We two were curiously quiet. "No, I suppose there is no good in talking now." We stood there, as yet, hand in hand. The mirror was candid. "Oh, Signorina, I want to laugh as God laughs, and I cannot!"
3
But I lack the heart to set down all that brief and dreary talk of ours. How does it matter what we said? We two at least knew, even as we talked, that all we said meant in the outcome, nothing. Yet we talked awhile and spoke, I think, quite honestly.

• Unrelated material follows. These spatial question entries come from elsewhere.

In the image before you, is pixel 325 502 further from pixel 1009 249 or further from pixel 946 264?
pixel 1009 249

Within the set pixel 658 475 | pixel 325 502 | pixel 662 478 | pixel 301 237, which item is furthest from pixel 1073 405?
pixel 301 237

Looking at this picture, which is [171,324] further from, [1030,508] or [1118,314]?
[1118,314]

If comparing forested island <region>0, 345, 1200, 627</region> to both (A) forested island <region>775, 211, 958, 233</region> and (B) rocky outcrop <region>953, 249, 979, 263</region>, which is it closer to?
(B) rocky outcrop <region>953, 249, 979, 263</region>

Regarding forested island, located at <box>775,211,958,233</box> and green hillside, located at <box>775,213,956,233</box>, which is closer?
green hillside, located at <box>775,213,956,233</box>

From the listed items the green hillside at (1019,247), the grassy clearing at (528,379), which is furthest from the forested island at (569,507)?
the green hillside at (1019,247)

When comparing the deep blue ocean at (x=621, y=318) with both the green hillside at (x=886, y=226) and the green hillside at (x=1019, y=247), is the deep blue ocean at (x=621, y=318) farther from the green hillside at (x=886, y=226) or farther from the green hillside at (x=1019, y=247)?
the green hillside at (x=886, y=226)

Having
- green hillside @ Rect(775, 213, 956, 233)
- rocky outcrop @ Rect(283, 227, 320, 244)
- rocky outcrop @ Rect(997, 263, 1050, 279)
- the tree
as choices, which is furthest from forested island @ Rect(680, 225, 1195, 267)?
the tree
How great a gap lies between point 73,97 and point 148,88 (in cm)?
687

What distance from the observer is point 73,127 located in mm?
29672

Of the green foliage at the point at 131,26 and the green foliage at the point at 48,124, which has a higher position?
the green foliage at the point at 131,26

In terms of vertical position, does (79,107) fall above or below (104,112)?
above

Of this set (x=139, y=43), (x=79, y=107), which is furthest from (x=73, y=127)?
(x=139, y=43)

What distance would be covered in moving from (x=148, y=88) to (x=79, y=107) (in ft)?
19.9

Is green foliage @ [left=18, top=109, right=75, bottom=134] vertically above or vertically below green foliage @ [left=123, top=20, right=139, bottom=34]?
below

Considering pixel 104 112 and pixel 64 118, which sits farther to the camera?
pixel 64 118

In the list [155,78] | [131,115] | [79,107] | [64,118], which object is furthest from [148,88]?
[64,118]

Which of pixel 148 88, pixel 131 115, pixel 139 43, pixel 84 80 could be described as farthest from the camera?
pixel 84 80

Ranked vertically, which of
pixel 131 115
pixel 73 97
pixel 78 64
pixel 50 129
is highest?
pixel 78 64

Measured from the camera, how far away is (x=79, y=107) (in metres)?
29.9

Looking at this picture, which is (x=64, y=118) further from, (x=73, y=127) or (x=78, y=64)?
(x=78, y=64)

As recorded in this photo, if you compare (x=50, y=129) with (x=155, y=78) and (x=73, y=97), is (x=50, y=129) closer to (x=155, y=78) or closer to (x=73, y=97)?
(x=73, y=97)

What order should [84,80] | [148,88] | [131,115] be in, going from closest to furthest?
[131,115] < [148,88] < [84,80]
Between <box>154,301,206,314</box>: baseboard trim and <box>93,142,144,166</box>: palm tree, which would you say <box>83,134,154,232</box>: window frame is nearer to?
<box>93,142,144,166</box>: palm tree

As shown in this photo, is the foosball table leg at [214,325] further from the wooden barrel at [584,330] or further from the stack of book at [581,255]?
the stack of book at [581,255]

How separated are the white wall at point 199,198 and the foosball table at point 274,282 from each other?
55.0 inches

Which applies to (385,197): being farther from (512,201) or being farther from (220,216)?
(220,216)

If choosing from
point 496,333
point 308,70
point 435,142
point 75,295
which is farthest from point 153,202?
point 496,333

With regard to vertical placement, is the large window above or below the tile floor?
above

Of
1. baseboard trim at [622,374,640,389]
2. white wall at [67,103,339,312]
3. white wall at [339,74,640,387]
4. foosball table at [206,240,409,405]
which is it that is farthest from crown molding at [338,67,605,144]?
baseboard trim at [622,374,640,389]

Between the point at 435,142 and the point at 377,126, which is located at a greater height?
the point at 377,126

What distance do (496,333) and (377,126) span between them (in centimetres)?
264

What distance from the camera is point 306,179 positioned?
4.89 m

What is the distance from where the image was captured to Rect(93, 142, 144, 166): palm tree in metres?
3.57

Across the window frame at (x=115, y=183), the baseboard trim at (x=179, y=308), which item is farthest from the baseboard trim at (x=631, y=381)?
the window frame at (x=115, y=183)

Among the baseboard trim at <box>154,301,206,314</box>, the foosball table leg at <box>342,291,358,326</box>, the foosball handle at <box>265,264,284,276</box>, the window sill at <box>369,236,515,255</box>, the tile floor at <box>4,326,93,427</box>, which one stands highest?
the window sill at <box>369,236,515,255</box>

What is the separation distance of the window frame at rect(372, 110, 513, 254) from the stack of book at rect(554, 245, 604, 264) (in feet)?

She was not unhappy; and there were inbred Lichfeldian traditions which prompted me to virtuous indignation over her defects in remorse and misery. There were my memories, too.
"I don't sing very well, of course, but then I'm not dependent on my singing, you know. Oh, why not be truthful? And Von Anspach always sees to it I get the tendered of criticism—in print. And, moreover, I've a deal put by. I'm a miser, he says, and I suppose I am, because I know what it is to be poor. So when the rainy day comes—as of course it will,—I'll have quite enough to purchase a serviceable umbrella. Meanwhile, I have pretty much everything I want. People talk of course, but it is only on the stage they ever drive you out into a snow-storm. Besides, they don't talk to me."